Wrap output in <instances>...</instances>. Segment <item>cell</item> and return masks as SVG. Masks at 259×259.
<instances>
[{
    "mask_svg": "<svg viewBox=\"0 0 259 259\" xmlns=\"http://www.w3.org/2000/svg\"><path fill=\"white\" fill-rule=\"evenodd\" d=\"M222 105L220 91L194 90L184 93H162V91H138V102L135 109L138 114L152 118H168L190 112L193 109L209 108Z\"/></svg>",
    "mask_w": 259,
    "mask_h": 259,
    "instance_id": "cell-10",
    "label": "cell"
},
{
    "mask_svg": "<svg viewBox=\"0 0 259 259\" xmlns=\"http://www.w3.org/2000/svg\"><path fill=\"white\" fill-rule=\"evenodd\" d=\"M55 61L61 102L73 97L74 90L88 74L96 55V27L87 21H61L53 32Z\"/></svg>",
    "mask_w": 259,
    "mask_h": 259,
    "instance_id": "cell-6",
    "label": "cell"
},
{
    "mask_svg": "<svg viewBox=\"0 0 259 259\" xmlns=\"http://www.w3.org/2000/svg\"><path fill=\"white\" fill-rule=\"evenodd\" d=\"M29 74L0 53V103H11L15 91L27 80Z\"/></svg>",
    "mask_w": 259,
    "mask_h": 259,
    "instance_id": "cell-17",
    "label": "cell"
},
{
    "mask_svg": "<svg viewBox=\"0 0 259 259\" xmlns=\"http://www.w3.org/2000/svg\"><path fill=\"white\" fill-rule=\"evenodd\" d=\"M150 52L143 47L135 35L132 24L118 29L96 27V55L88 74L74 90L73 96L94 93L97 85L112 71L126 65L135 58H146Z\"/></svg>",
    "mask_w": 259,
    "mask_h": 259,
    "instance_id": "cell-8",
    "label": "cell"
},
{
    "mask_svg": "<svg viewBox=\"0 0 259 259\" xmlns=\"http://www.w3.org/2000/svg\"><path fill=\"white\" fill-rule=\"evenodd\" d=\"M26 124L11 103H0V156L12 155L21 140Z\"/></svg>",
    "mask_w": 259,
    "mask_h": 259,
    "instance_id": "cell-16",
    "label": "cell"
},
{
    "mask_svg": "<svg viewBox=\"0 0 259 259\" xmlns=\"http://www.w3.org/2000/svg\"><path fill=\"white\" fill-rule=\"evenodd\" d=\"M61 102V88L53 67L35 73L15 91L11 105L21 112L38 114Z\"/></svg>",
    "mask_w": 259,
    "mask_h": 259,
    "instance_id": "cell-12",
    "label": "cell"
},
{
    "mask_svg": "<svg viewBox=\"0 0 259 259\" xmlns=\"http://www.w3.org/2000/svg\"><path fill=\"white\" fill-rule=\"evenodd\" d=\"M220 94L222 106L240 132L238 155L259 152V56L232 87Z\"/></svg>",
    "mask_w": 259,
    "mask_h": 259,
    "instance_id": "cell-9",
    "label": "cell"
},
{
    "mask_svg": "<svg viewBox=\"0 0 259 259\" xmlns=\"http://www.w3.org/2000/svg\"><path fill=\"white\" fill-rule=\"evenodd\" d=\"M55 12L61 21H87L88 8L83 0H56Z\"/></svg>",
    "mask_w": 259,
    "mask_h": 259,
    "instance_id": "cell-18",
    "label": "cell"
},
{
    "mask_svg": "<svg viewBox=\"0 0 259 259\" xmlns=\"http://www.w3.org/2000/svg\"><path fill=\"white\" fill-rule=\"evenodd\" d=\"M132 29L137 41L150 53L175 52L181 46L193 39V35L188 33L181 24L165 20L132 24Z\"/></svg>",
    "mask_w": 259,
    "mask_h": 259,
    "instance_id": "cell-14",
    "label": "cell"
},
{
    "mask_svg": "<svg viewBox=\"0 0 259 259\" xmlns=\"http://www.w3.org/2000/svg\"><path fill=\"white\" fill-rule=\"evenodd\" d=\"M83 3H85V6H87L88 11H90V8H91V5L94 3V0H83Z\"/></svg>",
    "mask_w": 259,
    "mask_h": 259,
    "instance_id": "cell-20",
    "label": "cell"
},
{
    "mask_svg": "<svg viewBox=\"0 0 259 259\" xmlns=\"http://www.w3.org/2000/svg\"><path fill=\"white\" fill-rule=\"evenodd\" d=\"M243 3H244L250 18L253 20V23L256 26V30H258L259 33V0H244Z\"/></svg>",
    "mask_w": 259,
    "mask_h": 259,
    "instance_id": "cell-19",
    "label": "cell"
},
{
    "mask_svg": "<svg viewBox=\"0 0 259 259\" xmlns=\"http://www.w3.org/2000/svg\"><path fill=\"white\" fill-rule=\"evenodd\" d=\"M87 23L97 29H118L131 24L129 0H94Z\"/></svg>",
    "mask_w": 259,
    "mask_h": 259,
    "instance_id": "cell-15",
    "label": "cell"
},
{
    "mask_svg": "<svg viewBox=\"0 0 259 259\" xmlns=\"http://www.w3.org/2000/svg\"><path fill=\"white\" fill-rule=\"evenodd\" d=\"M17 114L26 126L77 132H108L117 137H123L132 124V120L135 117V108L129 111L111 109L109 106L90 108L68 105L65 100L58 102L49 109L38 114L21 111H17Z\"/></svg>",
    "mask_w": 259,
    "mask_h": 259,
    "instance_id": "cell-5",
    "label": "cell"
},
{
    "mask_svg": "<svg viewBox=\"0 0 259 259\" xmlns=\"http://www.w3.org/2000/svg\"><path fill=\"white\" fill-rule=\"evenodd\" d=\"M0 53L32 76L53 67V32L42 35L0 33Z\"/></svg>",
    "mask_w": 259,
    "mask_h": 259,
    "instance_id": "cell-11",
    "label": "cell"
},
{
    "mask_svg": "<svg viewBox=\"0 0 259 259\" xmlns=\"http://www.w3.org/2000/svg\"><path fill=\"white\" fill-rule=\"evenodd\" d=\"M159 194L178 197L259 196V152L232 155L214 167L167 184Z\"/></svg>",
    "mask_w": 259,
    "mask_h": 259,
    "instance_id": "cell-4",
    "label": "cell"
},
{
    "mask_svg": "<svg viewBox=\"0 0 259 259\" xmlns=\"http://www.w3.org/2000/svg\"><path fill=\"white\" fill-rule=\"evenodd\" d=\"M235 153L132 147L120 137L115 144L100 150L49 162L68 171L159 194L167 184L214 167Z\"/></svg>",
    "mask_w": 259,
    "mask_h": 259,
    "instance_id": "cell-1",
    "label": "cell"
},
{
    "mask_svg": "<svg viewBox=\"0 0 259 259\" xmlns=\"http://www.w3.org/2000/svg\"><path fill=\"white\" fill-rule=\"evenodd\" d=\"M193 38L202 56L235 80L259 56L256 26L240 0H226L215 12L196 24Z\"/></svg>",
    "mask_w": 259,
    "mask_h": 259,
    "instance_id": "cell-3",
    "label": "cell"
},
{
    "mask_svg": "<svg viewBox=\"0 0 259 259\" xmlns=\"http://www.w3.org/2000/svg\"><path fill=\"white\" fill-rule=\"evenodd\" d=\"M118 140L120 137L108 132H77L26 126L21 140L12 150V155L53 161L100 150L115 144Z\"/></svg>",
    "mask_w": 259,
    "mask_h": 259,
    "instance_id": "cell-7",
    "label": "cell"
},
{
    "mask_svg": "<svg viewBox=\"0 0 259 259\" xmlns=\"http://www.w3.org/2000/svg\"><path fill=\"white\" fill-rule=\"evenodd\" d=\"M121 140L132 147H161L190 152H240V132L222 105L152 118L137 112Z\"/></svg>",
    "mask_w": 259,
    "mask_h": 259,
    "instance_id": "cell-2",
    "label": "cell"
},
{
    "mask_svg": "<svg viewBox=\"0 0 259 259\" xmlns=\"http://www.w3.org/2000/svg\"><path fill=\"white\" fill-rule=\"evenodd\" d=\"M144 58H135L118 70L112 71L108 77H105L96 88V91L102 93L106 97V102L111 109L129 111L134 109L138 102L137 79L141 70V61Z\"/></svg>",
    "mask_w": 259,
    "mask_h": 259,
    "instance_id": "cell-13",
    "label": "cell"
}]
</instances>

— Directions for this task —
Return each line of the records above that contains the string "instances", copying every such line unchanged.

— Output for this task —
Wrap output in <instances>...</instances>. Segment <item>cell</item> and return masks as SVG. Masks at 259×259.
<instances>
</instances>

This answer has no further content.